The problem with fan antennas with closed ends is that we have
monopole type and transmission line like currents on the wires
comprising fan. Transmission line currents are currents circulating
around the triangles formed by closed end fans. These problems
disappear if the ends of the fan wires are open.
I see you have two 3-wire fan monopoles. What are you trying to
simulate?
I have spent a great deal of time modelling closely spaced ship born
antennas (fibre glass ships so I was NOT concerned in this study with
the effects of the metal ship) --- considering the case of using the
antennas on different frequencies. I resonated each antenna by trial
and error, putting the source on one and then the source on the other
--- back and forth until both antennas were resonant in the presence
of the other, at their respective frequencies. This assumes that I am
not transmitting on both antennas at the same time. I can then put
the source on one antenna and deduce the current induced on the other.

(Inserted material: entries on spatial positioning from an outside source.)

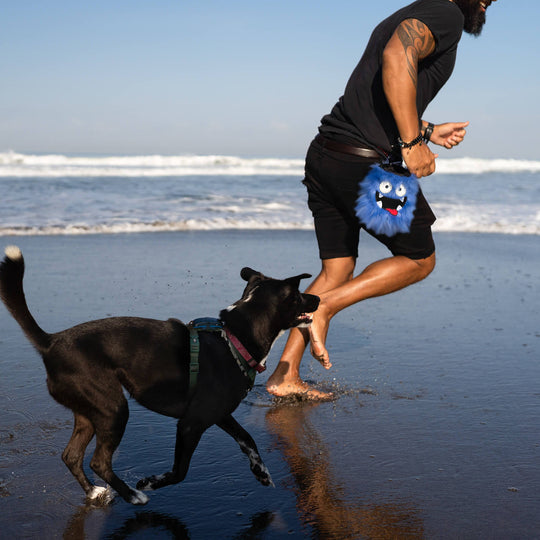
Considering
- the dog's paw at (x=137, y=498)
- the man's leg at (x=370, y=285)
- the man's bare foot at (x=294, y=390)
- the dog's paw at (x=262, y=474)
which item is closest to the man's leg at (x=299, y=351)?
the man's bare foot at (x=294, y=390)

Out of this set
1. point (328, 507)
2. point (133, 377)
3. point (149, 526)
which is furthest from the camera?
point (133, 377)

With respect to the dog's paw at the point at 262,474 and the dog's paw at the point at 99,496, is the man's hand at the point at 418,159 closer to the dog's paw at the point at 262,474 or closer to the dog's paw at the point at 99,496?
the dog's paw at the point at 262,474

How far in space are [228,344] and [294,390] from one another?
3.81 ft

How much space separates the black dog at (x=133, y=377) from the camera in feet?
9.07

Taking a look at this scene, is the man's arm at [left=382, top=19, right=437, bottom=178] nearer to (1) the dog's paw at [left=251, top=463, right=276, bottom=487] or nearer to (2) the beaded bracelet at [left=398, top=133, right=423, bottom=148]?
(2) the beaded bracelet at [left=398, top=133, right=423, bottom=148]

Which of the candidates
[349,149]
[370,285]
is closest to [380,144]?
[349,149]

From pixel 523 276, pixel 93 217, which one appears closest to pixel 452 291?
pixel 523 276

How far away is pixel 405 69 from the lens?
333 centimetres

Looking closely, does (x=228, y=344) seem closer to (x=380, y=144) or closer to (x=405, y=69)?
(x=380, y=144)

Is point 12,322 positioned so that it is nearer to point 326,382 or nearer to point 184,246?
point 326,382

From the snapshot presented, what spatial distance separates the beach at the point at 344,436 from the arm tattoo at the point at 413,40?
1.81 m

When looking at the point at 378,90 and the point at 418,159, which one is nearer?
the point at 418,159

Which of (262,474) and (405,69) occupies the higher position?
(405,69)

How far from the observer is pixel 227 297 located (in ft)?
20.3
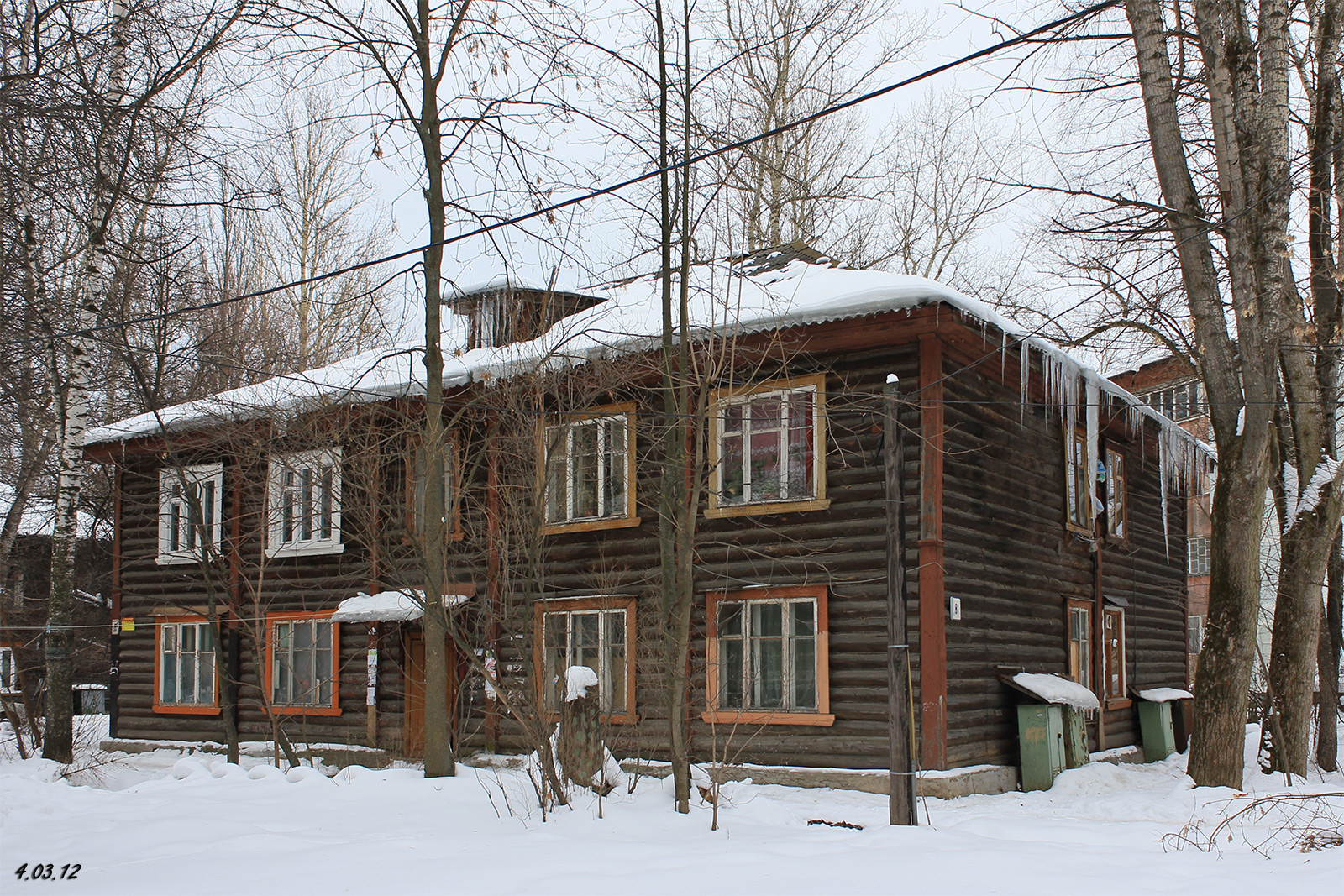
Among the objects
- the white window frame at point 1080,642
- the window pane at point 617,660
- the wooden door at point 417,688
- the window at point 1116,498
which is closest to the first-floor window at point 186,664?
the wooden door at point 417,688

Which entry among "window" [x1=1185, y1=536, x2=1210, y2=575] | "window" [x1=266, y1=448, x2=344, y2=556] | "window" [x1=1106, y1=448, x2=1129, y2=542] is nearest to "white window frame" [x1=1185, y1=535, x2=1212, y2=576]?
"window" [x1=1185, y1=536, x2=1210, y2=575]

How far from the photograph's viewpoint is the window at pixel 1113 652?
55.3 feet

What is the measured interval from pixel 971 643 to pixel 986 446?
2.38 metres

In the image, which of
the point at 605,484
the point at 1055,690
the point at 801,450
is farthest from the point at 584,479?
the point at 1055,690

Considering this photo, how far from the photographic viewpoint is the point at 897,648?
8906 millimetres

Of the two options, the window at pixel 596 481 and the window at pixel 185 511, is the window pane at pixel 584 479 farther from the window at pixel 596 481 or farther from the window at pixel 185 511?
the window at pixel 185 511

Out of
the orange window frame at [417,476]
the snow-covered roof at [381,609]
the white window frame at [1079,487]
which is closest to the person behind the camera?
the orange window frame at [417,476]

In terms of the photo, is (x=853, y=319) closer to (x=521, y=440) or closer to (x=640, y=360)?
(x=640, y=360)

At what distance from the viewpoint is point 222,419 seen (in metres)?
15.7

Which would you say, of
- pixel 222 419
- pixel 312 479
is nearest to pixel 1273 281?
pixel 312 479

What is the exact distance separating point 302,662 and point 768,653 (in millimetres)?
8048

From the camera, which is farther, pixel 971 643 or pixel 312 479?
pixel 312 479

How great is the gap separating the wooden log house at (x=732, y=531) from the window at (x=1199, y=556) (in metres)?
23.4

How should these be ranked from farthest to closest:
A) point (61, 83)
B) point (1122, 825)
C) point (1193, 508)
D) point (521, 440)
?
point (1193, 508) < point (521, 440) < point (1122, 825) < point (61, 83)
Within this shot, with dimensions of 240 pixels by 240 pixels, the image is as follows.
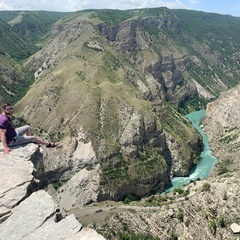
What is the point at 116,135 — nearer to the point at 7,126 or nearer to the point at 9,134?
the point at 9,134

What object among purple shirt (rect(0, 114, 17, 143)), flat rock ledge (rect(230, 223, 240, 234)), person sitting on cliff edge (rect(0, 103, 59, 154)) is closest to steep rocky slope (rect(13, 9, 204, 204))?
flat rock ledge (rect(230, 223, 240, 234))

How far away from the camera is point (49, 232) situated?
75.6ft

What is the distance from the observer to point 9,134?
1203 inches

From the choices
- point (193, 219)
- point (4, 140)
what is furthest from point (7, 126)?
point (193, 219)

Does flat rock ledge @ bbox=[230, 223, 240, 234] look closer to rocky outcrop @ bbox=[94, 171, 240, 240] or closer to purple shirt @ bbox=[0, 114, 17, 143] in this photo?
rocky outcrop @ bbox=[94, 171, 240, 240]

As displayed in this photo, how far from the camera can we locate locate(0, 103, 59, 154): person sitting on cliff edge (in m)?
29.6

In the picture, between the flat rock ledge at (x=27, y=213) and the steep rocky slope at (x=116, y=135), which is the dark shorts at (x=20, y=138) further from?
the steep rocky slope at (x=116, y=135)

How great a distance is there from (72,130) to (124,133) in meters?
23.7

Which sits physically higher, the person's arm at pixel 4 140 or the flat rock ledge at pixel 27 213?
the person's arm at pixel 4 140

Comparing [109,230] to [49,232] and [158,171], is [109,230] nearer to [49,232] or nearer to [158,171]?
[49,232]

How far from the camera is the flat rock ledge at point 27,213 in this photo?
2280 cm

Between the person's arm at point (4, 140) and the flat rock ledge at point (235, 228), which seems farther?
the flat rock ledge at point (235, 228)

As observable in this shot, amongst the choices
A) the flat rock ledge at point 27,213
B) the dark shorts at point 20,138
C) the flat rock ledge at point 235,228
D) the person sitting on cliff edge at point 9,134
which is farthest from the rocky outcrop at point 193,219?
the flat rock ledge at point 27,213

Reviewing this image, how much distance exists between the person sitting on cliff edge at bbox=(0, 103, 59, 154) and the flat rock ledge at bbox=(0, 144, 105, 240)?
1.93 meters
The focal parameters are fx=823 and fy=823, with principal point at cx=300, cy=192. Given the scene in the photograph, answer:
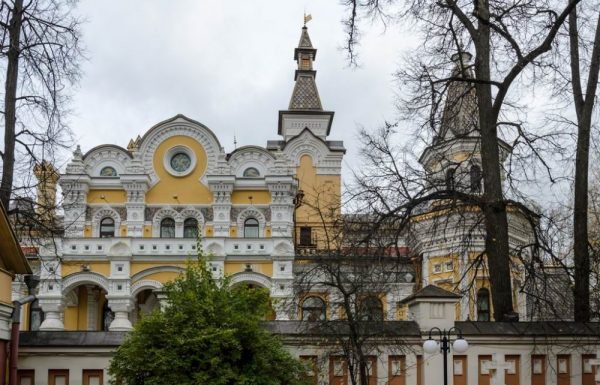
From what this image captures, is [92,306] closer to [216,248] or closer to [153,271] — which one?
[153,271]

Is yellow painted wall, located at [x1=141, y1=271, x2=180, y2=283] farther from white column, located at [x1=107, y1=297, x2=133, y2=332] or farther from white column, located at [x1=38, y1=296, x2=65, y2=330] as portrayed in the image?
white column, located at [x1=38, y1=296, x2=65, y2=330]

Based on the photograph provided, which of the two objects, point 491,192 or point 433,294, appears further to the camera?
point 491,192

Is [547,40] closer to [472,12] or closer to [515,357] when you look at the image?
[472,12]

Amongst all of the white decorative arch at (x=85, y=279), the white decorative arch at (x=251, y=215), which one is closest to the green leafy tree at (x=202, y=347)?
the white decorative arch at (x=85, y=279)

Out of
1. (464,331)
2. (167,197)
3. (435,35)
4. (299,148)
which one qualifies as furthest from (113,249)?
(464,331)

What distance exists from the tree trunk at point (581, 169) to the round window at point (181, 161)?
29199 millimetres

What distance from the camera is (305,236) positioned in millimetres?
44500

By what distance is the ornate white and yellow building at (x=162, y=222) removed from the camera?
127ft

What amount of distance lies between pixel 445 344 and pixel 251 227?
3157cm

Since both antennas have base loads (resonated), I can deduce the
currents induced in the "receive" antenna --- and find out that it no
wonder that the antenna system tuning network for the "receive"
antenna gets fried.
This work was never published, since the results are very very model
sensitive, and difficult to present in a compact way.
Regards, Jack
1) Belrose, J.S., "Revisiting Wire Aerials at the Turn of the
Century", Proceedings of the Fourth Symposium on Antennas and EM
Theory, Xi'an, China, August 1997, pp. 73-78.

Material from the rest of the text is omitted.